Begin Text block

When love finds it hard to grow…

Sleepless nights trying to digest the lies you’ve given. My heart beats faster wondering what to reply, to be upfront or to let it slide yet again.

The hurt you cause is greater than any hurt to just myself. I see you hurt yourself over and over as you lose faith in all, knowing that even you lie to those who love you. I don’t even care so much about what I know you’re actually doing, but I care that you think so little of me that you think lying is the only way.

I’m not a pushy person like I know you think I am but if you lie to me you drive me deeper into my head where I overanalyse, I critique, I judge, because it’s the only thing keeping me sane & having some sense of self respect in that moment. Perhaps it’s just time for me to finally walk away. Saying that almost seems comical to me after running this marathon now for a few years too many. I feel like a failure that couldn’t crack the egg. Yet I know I can’t be that hard on myself, after all you padlocked it with an ever changing code & a web of lies. It’s your doing not mine. How was I ever going to get close enough. You even created a moat around that broken heart of yours.

End Text block
Begin Provided records

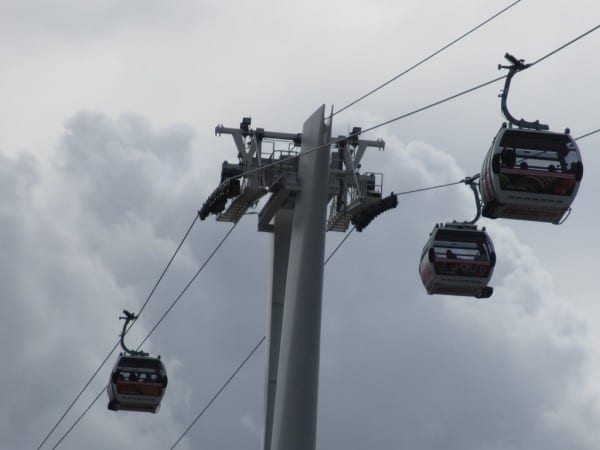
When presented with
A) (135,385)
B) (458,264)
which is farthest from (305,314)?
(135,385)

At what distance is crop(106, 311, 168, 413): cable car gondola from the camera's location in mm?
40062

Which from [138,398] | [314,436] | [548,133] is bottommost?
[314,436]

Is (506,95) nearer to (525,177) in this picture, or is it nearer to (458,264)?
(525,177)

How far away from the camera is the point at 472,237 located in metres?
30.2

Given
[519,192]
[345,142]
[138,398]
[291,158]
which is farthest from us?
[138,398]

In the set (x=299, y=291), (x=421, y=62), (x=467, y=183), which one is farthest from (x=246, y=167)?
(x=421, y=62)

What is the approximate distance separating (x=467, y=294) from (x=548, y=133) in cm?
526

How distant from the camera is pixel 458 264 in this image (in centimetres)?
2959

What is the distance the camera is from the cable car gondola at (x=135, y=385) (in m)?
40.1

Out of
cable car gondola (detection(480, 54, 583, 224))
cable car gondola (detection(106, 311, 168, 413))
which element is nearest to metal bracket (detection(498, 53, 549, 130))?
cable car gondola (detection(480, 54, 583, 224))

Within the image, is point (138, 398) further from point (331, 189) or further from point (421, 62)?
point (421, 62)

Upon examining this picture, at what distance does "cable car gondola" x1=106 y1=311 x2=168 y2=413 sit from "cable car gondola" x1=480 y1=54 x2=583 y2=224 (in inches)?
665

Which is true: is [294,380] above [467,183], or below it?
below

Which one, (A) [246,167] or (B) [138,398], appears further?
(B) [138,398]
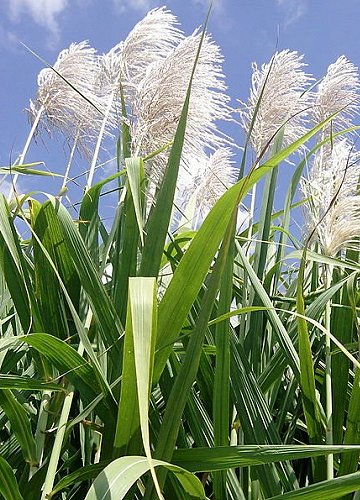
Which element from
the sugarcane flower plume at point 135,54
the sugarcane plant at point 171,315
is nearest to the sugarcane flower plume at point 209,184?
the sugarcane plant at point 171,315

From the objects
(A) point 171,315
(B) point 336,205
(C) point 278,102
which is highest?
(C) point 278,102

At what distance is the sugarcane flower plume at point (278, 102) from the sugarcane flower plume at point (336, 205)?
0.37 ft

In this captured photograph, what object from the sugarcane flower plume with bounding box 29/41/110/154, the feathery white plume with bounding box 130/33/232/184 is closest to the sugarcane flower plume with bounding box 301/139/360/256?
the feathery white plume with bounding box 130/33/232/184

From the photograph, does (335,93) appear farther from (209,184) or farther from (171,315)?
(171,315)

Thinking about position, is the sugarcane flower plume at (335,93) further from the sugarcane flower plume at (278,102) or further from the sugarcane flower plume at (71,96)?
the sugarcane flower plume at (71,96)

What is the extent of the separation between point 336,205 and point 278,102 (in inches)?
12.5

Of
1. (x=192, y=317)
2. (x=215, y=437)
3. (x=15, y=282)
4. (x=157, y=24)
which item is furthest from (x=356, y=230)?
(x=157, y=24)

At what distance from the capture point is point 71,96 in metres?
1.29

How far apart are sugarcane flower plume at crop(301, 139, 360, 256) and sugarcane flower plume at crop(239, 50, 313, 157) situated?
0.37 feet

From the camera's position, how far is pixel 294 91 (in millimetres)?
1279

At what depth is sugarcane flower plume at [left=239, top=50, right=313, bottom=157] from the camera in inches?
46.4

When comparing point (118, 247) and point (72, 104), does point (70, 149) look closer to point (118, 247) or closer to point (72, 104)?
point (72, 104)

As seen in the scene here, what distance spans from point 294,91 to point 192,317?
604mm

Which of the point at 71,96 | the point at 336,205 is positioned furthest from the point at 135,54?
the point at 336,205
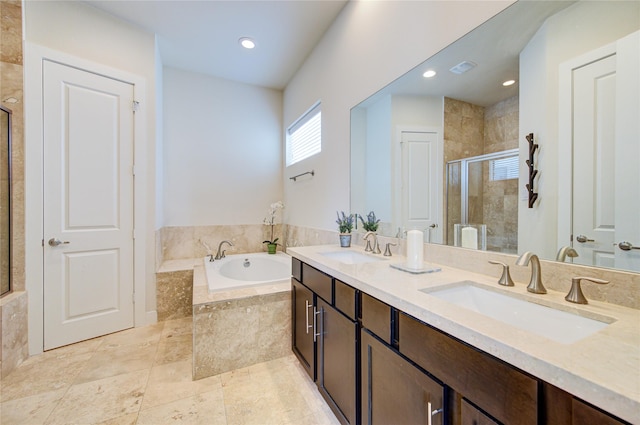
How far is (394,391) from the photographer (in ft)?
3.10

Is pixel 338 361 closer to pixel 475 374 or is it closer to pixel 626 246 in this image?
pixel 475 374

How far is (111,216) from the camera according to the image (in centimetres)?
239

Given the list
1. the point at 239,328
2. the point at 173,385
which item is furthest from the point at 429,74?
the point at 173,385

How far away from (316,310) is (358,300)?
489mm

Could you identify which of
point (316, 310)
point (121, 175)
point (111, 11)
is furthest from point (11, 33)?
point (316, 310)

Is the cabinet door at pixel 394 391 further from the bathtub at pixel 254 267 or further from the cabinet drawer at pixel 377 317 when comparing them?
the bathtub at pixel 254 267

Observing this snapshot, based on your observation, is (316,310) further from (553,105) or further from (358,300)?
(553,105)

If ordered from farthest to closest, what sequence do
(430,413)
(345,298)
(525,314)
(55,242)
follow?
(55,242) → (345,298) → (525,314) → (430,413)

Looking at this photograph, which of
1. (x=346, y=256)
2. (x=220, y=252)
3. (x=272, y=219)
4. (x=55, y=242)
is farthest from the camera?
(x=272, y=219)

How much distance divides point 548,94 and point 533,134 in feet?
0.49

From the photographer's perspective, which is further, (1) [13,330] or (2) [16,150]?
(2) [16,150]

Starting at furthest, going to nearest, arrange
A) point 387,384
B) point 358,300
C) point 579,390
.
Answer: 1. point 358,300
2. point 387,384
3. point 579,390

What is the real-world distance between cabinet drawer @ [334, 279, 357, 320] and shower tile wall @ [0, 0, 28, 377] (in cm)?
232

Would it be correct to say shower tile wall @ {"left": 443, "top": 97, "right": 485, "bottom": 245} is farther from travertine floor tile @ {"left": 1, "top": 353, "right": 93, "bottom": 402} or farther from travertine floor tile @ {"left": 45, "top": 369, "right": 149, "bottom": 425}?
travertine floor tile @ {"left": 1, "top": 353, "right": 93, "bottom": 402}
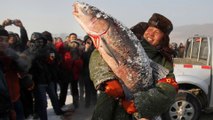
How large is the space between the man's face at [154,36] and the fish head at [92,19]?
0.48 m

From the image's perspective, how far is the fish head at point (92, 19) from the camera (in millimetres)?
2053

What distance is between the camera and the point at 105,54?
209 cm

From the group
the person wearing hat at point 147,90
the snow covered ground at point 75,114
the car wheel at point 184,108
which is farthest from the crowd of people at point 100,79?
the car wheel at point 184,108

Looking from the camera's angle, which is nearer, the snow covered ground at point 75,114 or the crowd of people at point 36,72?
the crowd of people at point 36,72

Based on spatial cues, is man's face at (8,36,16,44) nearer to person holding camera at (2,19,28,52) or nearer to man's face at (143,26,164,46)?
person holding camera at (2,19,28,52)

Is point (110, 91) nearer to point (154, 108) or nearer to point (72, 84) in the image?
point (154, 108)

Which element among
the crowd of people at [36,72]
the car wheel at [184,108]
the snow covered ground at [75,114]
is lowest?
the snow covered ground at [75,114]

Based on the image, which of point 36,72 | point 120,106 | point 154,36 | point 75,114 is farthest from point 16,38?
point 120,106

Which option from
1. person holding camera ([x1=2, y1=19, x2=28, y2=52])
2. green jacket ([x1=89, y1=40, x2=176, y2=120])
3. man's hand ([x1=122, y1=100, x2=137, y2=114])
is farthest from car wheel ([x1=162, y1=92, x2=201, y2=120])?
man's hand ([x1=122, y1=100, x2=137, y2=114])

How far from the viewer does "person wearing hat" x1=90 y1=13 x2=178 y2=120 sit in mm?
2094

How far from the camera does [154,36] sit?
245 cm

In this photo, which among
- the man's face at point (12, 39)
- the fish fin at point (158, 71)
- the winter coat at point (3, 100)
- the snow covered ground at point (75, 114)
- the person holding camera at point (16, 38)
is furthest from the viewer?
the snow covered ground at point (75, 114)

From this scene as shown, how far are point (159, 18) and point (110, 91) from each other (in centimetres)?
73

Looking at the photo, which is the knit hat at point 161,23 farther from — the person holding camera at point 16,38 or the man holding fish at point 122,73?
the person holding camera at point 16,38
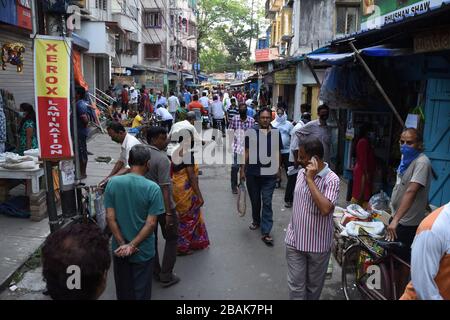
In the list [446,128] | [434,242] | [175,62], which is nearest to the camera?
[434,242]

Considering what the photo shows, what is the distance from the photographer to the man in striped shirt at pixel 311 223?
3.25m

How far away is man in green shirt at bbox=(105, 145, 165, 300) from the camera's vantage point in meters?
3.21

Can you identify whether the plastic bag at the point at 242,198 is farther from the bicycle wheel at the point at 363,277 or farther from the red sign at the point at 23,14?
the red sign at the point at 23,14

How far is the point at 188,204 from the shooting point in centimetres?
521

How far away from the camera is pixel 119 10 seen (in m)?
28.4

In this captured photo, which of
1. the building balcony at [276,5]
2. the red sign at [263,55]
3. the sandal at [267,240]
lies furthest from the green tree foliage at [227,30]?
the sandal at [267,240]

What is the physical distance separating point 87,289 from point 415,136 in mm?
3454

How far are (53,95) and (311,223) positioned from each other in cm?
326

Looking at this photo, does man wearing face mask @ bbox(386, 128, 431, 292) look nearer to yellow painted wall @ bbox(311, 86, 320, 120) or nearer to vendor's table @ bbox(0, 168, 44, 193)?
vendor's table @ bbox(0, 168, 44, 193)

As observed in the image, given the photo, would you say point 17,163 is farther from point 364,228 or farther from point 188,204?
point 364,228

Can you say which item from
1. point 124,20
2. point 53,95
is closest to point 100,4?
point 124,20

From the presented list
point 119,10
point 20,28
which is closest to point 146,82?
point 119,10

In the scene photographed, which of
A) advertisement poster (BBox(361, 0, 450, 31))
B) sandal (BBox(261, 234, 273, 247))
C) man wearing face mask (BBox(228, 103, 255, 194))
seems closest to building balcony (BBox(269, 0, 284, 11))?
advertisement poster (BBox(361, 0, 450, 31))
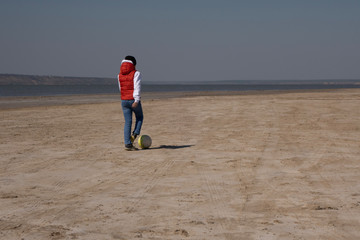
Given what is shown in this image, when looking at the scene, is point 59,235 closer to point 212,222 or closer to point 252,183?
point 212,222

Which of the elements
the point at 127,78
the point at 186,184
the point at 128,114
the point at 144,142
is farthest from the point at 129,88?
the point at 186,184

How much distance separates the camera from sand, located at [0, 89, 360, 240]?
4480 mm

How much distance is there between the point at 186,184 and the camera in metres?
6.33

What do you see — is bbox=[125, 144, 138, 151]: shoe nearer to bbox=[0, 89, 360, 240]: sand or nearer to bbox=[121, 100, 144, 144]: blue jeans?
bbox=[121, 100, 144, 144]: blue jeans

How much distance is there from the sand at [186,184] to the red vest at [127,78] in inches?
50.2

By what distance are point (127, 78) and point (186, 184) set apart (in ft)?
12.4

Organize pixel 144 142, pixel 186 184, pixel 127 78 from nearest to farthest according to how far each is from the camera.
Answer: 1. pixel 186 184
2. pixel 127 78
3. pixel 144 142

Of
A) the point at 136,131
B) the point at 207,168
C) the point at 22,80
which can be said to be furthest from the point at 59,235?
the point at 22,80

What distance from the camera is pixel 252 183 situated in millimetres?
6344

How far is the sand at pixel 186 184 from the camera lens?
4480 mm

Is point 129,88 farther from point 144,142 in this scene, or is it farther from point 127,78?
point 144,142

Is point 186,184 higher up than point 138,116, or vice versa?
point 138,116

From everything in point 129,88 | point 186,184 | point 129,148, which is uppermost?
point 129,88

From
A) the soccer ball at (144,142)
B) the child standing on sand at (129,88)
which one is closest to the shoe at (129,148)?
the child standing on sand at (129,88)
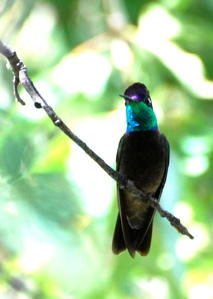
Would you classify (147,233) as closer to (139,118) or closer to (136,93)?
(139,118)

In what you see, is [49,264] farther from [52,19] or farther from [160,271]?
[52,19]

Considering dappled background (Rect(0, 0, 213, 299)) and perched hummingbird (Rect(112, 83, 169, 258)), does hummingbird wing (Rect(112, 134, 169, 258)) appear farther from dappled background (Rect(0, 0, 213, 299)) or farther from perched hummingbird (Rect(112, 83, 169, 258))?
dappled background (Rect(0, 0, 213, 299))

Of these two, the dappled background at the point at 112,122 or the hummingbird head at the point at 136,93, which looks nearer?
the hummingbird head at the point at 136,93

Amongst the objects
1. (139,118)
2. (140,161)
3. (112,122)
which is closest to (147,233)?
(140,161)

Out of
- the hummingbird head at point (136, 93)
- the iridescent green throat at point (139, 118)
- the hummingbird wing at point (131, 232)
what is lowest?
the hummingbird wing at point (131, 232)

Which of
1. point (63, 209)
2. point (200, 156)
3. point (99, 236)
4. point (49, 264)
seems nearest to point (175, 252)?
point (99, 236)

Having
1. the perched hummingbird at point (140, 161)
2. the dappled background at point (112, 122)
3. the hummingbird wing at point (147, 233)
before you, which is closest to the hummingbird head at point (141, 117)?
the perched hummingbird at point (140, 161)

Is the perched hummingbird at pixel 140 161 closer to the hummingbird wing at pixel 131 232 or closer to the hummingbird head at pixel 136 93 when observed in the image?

End Provided records

• Given instruction 1: In the text, what does the writer say the other person created around their broken heart?
• Given instruction 2:
Say whether each statement agrees with the text, and quote the words that decide it:
(a) The writer says they are a pushy person.
(b) The writer says they have been at this for more years than they should have.
(c) The writer cares most about what the other person is actually doing.
The data is separate material and has no connection to the text.

• Worked solution 1: A moat.

• Worked solution 2:
(a) No: "I’m not a pushy person like I know you think I am"
(b) Yes: "after running this marathon now for a few years too many"
(c) No: "I don’t even care so much about what I know you’re actually doing"